**Problem set:**
A) In the meal-planning piece, what does the family eat every Wednesday night?
B) Write out the stretch of the meal-planning piece from "While I truly" through "into your budget.".

**Source extract:**
——
Do you ever painstakingly make dinner and set it on the table, proud of your effort, only to have one (or more) of your kids look at the meal, look up at you, look back at the meal, back at you and then announce, “I don’t like [fill in hated food of the moment here]?” Or how about at the end of a busy day when you’re already daydreaming about putting pajamas on after the kids have gone to bed and one of your kids looks at you and says, “I’m hungry, what’s for dinner?” and you realize that you have no idea because you had forgotten all about that pesky little meal that comes around each day? What about sitting at the table, staring at the bank balance on the computer screen, wondering how you’re supposed to feed everyone three meals a day with what you have?
Yeah, me too.
While I truly believe that those first two are inevitable, in any house, let’s talk about some ways to minimize these instances. And if you’re thinking that you can’t afford to make dinner every night, I bet that we can find some ways to better fit it into your budget.
Feeding our families a healthy variety of foods is part of our job as a parent but sometimes it is just hard! My husband is a non-commissioned officer in the Army and feeding our three sons takes up a big part of our monthly budget. With a lot of planning and some extra effort in the kitchen, we have more than enough for them (though they would argue that we don’t give them nearly enough candy).
Meal Planning
Meal planning can be daunting, especially if you think that you need to plan 30-ish different meals for an entire month. Here’s a tip to ease your mind: don’t think of it as having to come up with that many different dinners! Pick 4-6 general meal ideas, and then just do variations on those themes every week. For example, every Wednesday night, we have soup. I don’t know how it became soup night, but now it’s stuck. Soup is simple, usually cheap, and fills up even my hungry husband. Every Friday night? Family Movie Night! We rent a movie (or pick one from an online streaming service) and make our own pizza. With different toppings each week, it doesn’t feel repeatative. Pasta night, Taco Tuesday, Meatless Monday, Breakfast for Dinner Night… these are all ways to simplify your planning.
——
**Material supplied:**
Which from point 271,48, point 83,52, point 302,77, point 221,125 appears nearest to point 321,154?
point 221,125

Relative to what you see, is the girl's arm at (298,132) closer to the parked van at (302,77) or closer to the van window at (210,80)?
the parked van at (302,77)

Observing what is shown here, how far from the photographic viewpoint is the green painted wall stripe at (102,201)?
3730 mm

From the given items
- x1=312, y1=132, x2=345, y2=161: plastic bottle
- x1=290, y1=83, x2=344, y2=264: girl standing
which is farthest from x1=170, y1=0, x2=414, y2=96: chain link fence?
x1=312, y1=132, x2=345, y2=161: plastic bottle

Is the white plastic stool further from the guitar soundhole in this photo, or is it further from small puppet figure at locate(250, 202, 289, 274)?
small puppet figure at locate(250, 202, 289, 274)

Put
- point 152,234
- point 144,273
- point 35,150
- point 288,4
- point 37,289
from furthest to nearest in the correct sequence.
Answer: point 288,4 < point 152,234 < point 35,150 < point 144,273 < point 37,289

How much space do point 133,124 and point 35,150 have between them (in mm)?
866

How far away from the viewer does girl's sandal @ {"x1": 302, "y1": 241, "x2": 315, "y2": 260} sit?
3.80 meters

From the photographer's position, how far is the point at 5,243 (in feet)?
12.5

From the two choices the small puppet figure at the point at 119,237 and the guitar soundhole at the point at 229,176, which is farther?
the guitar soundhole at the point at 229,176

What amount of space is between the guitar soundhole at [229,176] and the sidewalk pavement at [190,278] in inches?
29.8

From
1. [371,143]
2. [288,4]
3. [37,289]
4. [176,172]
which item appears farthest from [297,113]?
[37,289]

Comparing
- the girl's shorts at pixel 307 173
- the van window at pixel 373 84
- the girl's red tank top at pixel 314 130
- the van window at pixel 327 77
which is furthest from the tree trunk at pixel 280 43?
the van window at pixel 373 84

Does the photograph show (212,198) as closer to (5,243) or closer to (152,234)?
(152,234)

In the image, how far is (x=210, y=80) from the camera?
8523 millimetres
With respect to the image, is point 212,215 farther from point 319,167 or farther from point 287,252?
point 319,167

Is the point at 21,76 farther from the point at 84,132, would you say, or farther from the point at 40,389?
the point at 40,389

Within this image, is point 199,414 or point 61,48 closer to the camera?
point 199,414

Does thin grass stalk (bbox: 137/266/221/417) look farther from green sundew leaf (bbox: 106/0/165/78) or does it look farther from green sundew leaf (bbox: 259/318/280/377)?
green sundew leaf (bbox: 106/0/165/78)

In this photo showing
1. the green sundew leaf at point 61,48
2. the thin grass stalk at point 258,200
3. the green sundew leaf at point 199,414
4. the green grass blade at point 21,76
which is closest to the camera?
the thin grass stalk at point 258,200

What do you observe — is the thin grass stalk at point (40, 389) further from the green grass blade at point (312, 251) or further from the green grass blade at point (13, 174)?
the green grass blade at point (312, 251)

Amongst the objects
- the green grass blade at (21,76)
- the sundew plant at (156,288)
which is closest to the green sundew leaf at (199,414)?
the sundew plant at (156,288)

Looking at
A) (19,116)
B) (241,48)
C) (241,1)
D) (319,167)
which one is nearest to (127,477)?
——
**The replies:**
A) Soup.

B)
While I truly believe that those first two are inevitable, in any house, let’s talk about some ways to minimize these instances. And if you’re thinking that you can’t afford to make dinner every night, I bet that we can find some ways to better fit it into your budget.